Mining Profitability Calculator
Find out whether your crypto mining setup is profitable by factoring in daily revenue, power draw, and electricity costs. Essential for miners evaluating new hardware or assessing ongoing operational costs.
About this calculator
Mining profitability is determined by revenue minus energy costs. This calculator uses the formula: Daily Profit = dailyRevenue − (powerConsumption × 24 × electricityCost / 1000). Power consumption is entered in watts; dividing by 1,000 converts it to kilowatts. Multiplying by 24 gives kilowatt-hours (kWh) consumed per day. Multiplying by the electricity cost per kWh gives your daily energy expense. Daily revenue depends on your hash rate (measured in TH/s), the current network difficulty, and the coin's price — miners typically obtain this figure from a mining pool or revenue estimator. A positive result means you're mining at a profit; a negative result means your electricity bill exceeds your earnings and mining is currently unprofitable.
How to use
Suppose your ASIC miner runs at 100 TH/s, consumes 3,250 W, and your electricity costs $0.07 per kWh. Your mining pool estimates daily revenue at $12.00. Enter: Daily Revenue = $12.00, Power Consumption = 3,250 W, Electricity Cost = $0.07. Energy cost = 3,250 × 24 × $0.07 / 1,000 = 78 kWh × $0.07 = $5.46/day. Daily Profit = $12.00 − $5.46 = $6.54. At this rate, your miner generates about $196 per month in profit before hardware depreciation and pool fees.
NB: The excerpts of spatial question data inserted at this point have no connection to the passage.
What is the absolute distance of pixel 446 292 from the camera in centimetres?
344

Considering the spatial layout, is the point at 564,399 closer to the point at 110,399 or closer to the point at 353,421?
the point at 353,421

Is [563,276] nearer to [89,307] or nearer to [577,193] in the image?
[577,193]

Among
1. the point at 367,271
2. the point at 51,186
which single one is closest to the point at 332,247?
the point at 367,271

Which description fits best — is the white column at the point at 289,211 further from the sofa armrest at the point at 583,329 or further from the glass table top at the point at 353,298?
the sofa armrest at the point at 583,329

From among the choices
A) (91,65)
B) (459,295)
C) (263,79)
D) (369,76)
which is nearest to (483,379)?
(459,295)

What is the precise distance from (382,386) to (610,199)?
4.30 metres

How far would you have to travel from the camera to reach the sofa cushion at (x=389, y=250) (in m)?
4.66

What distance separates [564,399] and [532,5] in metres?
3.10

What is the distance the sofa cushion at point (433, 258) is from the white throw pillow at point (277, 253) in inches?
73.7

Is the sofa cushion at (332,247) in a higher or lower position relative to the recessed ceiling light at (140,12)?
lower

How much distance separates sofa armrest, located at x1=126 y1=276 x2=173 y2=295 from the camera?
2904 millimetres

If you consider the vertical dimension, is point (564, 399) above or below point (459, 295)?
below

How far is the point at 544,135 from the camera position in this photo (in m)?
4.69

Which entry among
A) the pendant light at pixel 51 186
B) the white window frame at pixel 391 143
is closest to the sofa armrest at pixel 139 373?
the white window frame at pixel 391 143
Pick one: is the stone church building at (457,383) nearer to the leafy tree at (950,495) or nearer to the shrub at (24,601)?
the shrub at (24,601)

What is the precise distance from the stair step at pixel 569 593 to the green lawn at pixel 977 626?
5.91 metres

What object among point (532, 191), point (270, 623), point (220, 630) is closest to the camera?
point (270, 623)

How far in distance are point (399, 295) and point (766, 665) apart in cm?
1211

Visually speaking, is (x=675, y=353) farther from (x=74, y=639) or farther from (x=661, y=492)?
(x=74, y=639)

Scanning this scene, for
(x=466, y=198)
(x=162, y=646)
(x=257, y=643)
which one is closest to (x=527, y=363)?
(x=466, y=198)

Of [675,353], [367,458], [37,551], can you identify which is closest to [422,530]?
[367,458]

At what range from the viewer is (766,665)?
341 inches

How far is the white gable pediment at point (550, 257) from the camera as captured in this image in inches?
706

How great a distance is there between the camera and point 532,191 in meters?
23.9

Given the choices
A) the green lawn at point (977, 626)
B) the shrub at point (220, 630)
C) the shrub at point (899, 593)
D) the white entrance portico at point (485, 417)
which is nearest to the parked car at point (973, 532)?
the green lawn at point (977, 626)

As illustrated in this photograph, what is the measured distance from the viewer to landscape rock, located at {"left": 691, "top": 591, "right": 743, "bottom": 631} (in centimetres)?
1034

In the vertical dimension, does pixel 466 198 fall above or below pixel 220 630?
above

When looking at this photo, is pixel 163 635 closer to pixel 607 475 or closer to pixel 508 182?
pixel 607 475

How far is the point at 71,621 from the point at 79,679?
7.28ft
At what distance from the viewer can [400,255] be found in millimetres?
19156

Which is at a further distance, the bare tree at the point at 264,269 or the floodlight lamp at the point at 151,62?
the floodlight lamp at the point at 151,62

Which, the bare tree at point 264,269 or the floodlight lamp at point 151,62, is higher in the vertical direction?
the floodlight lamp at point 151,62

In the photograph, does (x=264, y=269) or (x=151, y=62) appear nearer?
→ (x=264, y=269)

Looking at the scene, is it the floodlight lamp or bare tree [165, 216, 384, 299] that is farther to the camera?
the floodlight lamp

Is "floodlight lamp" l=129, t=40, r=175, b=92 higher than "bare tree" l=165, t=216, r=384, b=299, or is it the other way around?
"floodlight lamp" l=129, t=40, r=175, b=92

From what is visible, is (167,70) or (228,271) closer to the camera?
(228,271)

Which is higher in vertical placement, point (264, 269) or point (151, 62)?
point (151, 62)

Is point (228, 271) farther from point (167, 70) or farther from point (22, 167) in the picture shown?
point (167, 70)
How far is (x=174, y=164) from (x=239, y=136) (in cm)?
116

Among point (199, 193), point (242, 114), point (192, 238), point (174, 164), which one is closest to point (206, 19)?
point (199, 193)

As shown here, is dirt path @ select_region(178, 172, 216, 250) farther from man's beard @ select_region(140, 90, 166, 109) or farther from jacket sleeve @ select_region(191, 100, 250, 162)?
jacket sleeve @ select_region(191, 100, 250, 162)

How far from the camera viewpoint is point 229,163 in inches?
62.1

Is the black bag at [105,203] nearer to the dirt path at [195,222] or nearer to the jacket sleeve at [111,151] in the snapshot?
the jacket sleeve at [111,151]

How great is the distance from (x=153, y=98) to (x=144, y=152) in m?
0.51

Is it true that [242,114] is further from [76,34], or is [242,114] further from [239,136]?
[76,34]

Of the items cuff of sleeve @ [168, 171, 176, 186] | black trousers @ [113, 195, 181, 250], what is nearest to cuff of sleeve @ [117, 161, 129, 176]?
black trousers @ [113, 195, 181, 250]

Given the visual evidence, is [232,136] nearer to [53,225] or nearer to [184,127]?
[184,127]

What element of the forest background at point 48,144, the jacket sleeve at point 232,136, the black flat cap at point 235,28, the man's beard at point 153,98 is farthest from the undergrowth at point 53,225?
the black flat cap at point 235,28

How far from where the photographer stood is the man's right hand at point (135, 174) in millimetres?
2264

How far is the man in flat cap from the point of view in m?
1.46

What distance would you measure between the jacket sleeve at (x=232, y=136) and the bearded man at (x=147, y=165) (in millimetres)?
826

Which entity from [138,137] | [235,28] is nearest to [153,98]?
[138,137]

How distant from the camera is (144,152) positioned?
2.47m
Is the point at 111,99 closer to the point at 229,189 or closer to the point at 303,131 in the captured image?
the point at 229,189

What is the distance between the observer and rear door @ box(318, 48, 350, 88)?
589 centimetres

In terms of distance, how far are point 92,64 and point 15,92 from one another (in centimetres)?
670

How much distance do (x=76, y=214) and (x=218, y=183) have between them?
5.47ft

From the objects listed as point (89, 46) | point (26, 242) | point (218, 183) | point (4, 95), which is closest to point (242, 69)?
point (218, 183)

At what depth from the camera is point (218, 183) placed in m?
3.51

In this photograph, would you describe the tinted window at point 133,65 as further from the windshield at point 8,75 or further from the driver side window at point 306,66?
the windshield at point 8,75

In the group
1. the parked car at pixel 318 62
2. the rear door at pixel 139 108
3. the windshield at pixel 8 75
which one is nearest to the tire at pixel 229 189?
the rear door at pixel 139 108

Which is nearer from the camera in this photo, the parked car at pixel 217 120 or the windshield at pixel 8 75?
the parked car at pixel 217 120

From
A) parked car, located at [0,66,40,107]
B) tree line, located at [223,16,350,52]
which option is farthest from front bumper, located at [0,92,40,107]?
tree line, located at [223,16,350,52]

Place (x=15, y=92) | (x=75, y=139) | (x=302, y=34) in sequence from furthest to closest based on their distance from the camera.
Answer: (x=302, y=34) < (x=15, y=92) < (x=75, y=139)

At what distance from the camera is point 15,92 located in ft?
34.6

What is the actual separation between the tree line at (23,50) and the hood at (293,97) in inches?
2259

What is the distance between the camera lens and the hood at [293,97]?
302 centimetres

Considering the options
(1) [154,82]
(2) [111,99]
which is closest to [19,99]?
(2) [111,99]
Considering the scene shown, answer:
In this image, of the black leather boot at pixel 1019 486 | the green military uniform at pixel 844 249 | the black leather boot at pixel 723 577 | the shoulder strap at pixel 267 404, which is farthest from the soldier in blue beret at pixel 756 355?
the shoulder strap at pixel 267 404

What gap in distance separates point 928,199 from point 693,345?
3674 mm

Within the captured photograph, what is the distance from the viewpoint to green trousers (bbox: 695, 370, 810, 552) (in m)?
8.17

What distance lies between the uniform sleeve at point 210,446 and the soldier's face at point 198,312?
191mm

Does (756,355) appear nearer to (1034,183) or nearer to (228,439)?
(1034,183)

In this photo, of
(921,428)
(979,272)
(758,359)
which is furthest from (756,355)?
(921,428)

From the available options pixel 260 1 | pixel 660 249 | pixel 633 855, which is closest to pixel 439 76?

Frequently asked questions
How do I calculate cryptocurrency mining profitability per day?
Daily mining profit equals your daily revenue from the mining pool minus your daily electricity cost. Electricity cost is calculated as: (power consumption in watts × 24 hours × cost per kWh) ÷ 1,000. Your daily revenue depends on your hash rate, the network difficulty, and the current coin price — most mining pools display this in your dashboard or you can use a network difficulty calculator. Profitability changes constantly as coin prices and difficulty fluctuate.
What electricity cost per kWh makes Bitcoin mining profitable?
The breakeven electricity cost varies with Bitcoin's price and network difficulty. Historically, miners with electricity costs below $0.05–$0.07 per kWh have been consistently profitable using modern ASIC hardware. Industrial miners in regions like parts of the US, Kazakhstan, or Iceland often secure rates of $0.02–$0.04 per kWh, giving them a significant edge. Home miners paying $0.12–$0.15 per kWh may find it difficult to profit unless coin prices are high or they mine alternative coins with lower difficulty.
How does mining difficulty affect cryptocurrency mining profitability?
Mining difficulty is a measure of how hard it is to find a valid block hash on the network. As more miners join the network, difficulty increases and each miner receives a smaller share of the daily block rewards, directly reducing daily revenue. Conversely, when miners leave during bear markets, difficulty drops and remaining miners earn more per TH/s. This is why profitability calculators use an estimated daily revenue figure that must be updated regularly — difficulty can change every two weeks on the Bitcoin network.